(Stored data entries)
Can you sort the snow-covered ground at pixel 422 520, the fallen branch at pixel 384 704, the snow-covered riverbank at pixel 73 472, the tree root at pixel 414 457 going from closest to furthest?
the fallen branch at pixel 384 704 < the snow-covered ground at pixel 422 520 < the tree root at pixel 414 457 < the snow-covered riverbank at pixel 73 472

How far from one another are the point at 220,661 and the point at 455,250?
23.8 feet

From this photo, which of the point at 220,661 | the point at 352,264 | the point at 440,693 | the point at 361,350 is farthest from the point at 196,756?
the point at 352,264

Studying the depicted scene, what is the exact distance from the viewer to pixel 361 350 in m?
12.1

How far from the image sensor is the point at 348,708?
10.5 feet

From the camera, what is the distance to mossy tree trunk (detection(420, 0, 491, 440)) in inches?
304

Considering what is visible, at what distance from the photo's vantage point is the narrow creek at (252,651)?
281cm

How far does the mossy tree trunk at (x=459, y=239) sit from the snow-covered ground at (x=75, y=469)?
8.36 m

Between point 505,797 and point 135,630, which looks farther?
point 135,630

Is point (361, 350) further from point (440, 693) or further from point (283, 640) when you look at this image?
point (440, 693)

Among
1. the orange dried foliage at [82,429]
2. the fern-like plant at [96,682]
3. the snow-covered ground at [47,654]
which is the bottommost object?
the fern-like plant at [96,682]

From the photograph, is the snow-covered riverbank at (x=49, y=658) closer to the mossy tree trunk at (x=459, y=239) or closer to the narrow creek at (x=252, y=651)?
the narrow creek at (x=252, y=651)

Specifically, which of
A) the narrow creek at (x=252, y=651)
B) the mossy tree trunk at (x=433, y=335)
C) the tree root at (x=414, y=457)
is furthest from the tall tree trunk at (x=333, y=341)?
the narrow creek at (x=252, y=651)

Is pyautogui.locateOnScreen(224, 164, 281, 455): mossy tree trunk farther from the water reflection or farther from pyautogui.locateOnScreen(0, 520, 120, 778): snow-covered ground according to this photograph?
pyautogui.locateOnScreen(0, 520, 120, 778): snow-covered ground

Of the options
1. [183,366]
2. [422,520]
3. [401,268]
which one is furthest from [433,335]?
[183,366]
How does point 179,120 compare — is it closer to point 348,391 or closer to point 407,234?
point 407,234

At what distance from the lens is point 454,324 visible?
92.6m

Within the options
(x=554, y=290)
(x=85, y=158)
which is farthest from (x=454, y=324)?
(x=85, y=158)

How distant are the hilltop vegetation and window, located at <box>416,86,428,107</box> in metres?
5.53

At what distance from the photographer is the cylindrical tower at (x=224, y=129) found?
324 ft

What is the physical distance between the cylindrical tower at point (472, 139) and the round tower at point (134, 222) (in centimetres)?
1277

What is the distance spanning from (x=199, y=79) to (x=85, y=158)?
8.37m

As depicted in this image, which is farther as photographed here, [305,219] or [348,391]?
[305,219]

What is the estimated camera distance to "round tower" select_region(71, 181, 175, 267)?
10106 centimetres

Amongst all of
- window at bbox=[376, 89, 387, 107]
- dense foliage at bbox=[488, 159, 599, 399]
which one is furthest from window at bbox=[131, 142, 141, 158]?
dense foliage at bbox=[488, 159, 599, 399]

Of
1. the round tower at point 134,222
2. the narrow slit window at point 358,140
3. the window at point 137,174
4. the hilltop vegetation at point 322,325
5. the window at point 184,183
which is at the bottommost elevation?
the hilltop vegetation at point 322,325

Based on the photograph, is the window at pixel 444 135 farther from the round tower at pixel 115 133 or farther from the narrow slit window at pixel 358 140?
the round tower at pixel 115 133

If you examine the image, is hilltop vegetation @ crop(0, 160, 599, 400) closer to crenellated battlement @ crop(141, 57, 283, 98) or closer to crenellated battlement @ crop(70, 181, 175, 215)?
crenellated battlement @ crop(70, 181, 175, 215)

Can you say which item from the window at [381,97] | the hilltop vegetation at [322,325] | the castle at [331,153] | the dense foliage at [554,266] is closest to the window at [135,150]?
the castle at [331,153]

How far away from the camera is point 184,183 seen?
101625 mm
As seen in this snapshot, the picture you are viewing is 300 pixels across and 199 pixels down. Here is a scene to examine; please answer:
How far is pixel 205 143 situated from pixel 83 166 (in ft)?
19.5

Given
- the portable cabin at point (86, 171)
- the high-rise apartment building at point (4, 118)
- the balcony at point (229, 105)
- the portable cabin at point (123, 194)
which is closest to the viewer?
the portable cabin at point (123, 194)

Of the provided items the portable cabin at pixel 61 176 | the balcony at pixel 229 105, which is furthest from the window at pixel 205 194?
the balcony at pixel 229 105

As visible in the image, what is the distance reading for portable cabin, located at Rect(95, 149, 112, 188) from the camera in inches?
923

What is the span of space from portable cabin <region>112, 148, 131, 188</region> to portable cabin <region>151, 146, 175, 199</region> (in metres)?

Task directions: Copy out the lines verbatim, beginning with the line that contains "Can you say" and continuing through the last line of the items.

Result:
Can you say which item from the window at [381,97] | the hilltop vegetation at [322,325] | the castle at [331,153] | the dense foliage at [554,266] is closest to the window at [135,150]?
the castle at [331,153]

How far away from the camera is point 184,183 seen?
101625 mm
As seen in this snapshot, the picture you are viewing is 300 pixels across and 199 pixels down. Here is a scene to examine; please answer:
How far is pixel 205 143 situated from pixel 83 166 (in ft)?
19.5

Given
- the portable cabin at point (86, 171)
- the high-rise apartment building at point (4, 118)
- the balcony at point (229, 105)
- the portable cabin at point (123, 194)
which is closest to the viewer?
the portable cabin at point (123, 194)

Of the provided items the portable cabin at pixel 61 176 | the balcony at pixel 229 105, which is furthest from the window at pixel 205 194?
the balcony at pixel 229 105

As visible in the image, what is the distance reading for portable cabin, located at Rect(95, 149, 112, 188) from the camera in inches?
923

What is the span of space from portable cabin <region>112, 148, 131, 188</region> to portable cabin <region>151, 146, 175, 199</region> (in metres)?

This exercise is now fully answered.